The exfoliation and dispersion of 2D Ti₃C₂ nanosheets in solution play a key role in the fabrication of Ti₃C₂/PAM NC hydrogels. Ti₃C₂ was prepared by etching the Al layer in bulk Ti₃AlC₂ with 30% HF solution for 24 h at room temperature. The SEM images before (Fig. 1A) and after etching (Fig. 1B) show the exfoliated multilayer Ti₃C₂ after removing the sandwiched Al layer. The bulk Ti₃C₂ exhibits an accordion-like structure with a thickness of ∼4 μm (Fig. 1B). The highly dispersed Ti₃C₂ nanosheet suspension was obtained by long-term sonication of the acquired Ti₃C₂ multilayer solution. The AFM image shows that the multilayer Ti₃C₂ sheets are fully exfoliated (Fig. 1C) and the thickness of the layered Ti₃C₂ nanosheets is 11.4 nm (the inset image in Fig. 1C), which is much thinner than bulk Ti₃C₂ (∼4 μm). The size of the Ti₃C₂ nanosheets is about 300–400 nm, which is in accordance with the DLS result (Fig. 1D). The XPS results show the binding energy of Ti 2p, Al 2p, O 1s and C 1s before and after HF etching treatment (Fig. 1E–H). The absence of Al 2p after etching indicates the complete removal of the Al layer in Ti₃AlC₂ as shown in Fig. 1F. The binding energy of C 1s for Ti₃C₂ (Fig. 1G) at 282.0, 284.1, 284.9 and 286.3 eV corresponds to Ti–C, C–C, C–OH and C=O, respectively.^30,43 The O 1s peaks of Ti₃C₂ (Fig. 1H) located at 529.9, 531.6 and 532.9 eV can be ascribed to Ti–O (TiO_X), Ti–O (TiO₂) and O–H (Ti₃C₂(OH)_X).³⁶ The XPS results imply the formation of –OH groups after etching treatment.

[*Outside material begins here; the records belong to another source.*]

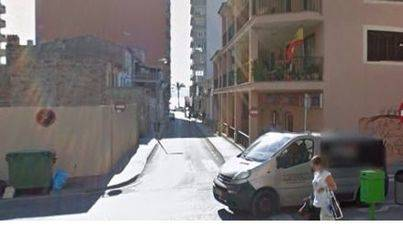 Detenida una mujer por agredir a su marido en su casa de S'Arenal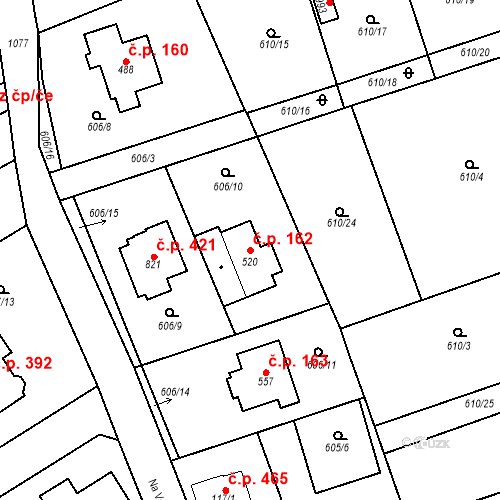 Katastrální mapa Stavební objekt Psáry 162, Psáry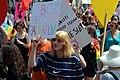 02018 0133-001 Rainbow Radical Camp, Equality March 2018 in Czestochowa.jpg
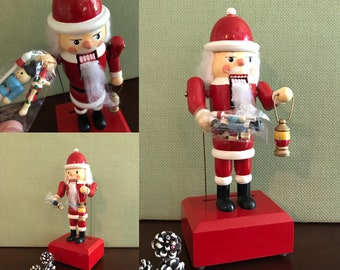vintage musical santa claus nutcracker with movement christmas painted wooden nutcracker decoration we wish you a merry christmas music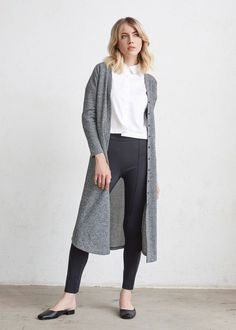 The Long Cardigan + The Convertible Shirt Dress + The Stretch Ankle Pant   5 pieces = 30 outfits   The Minimal Capsule #capsulewardrobe #womensfashion #ethicalfashion #sweaters #cardigan #dustercardigan #pants #minimal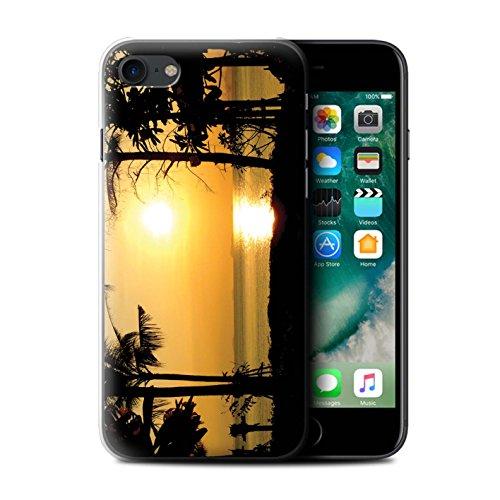 Stuff4 Hülle / Case für Apple iPhone 7 Plus / Blauer Himmel Muster / Sonnenuntergang Kollektion Tropische Bäume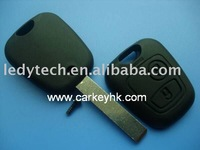 Hot sell Citroen 407 remote key shell 2 buttons NO LOGO free shipping by hkpost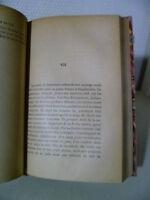 Georges Ohnet - I Battaglie Della Vita - 1902 - Libreria Paul Ollendorf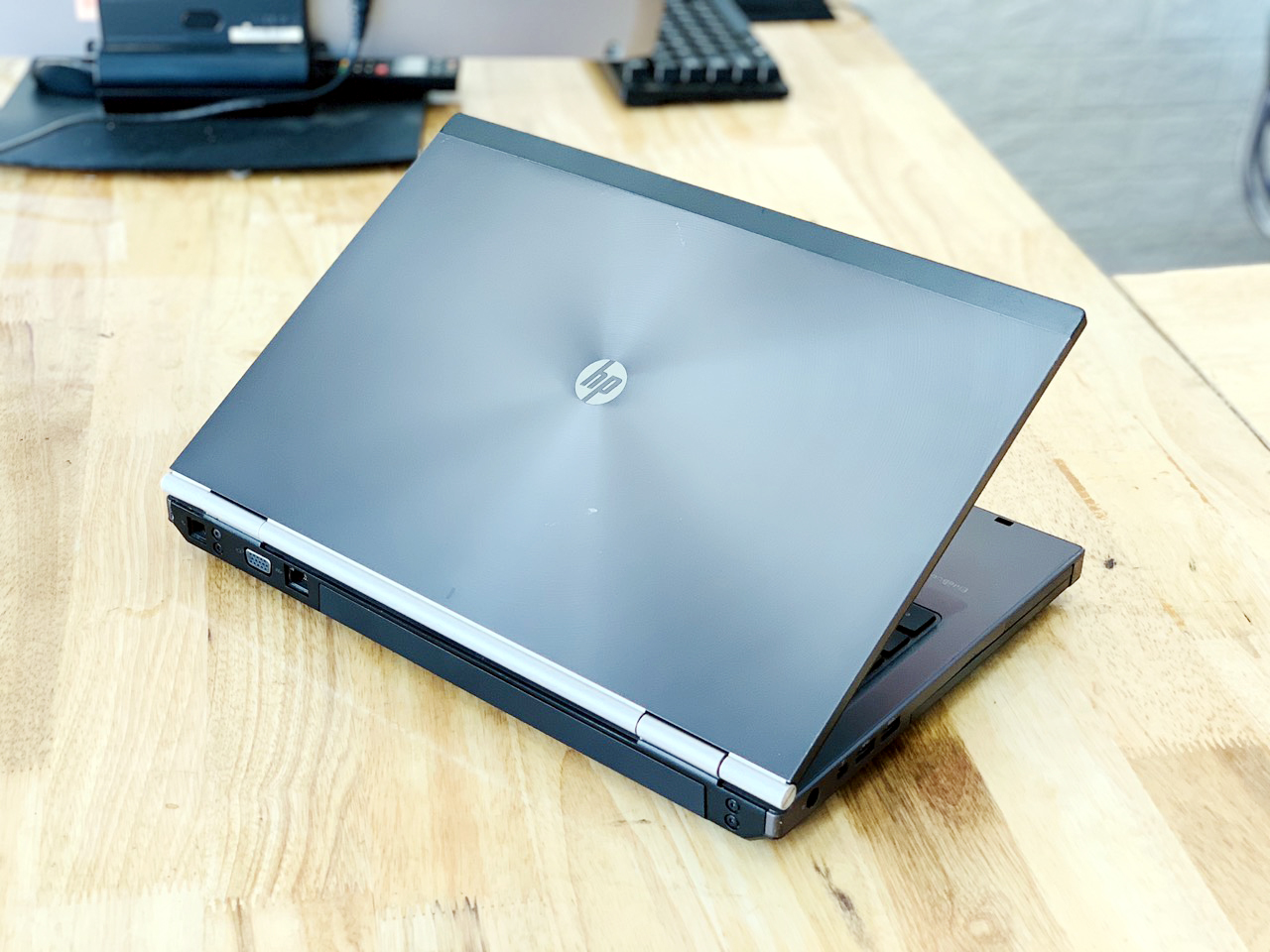 Hp Elitebook 8460W i5
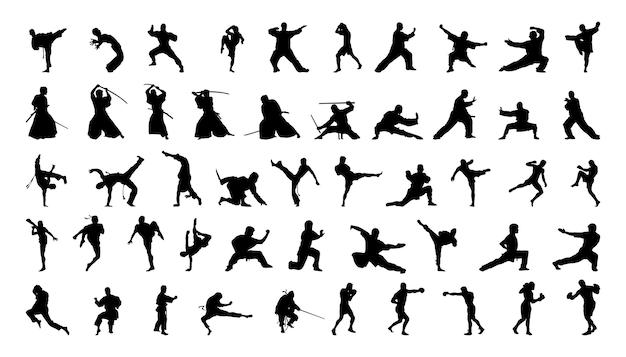 Verzameling silhouetten van vechtsporten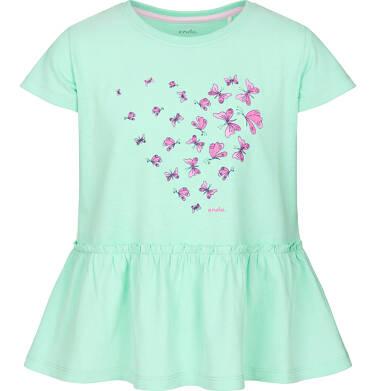 Endo - Bluzka z krótkim rękawem dla dziewczynki 9-13 lat D91G583_1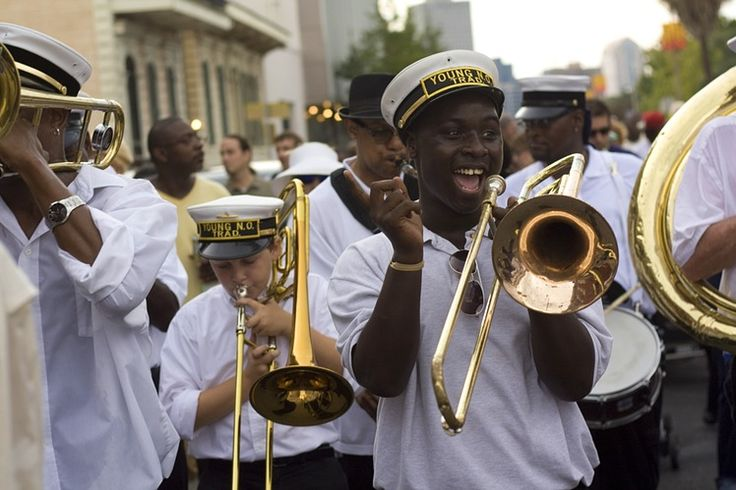 Read Music-lover's guide to New Orleans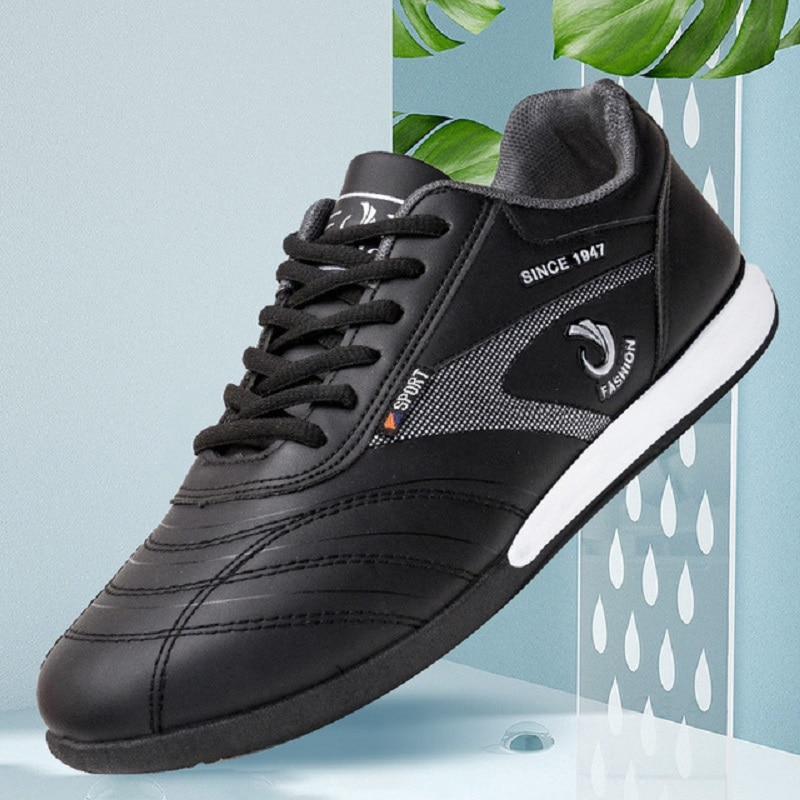 Sapatos casuais na moda tendência outono novos homens sapatos de couro sapatos de corrida cross-border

Fig. 1 SEM images of (A) Ti₃AlC₂ and (B) bulk Ti₃C₂. (C) AFM images of Ti₃C₂ nanosheets, and the inset image in AFM shows the thickness of Ti₃C₂ nanosheets. (D) DLS of the Ti₃C₂ nanosheet suspension. XPS spectra of Ti₃C₂ before and after etching, (E) Ti 2p, (F) Al 2p and XPS spectra of (G) C 1s and (H) O 1s for Ti₃C₂.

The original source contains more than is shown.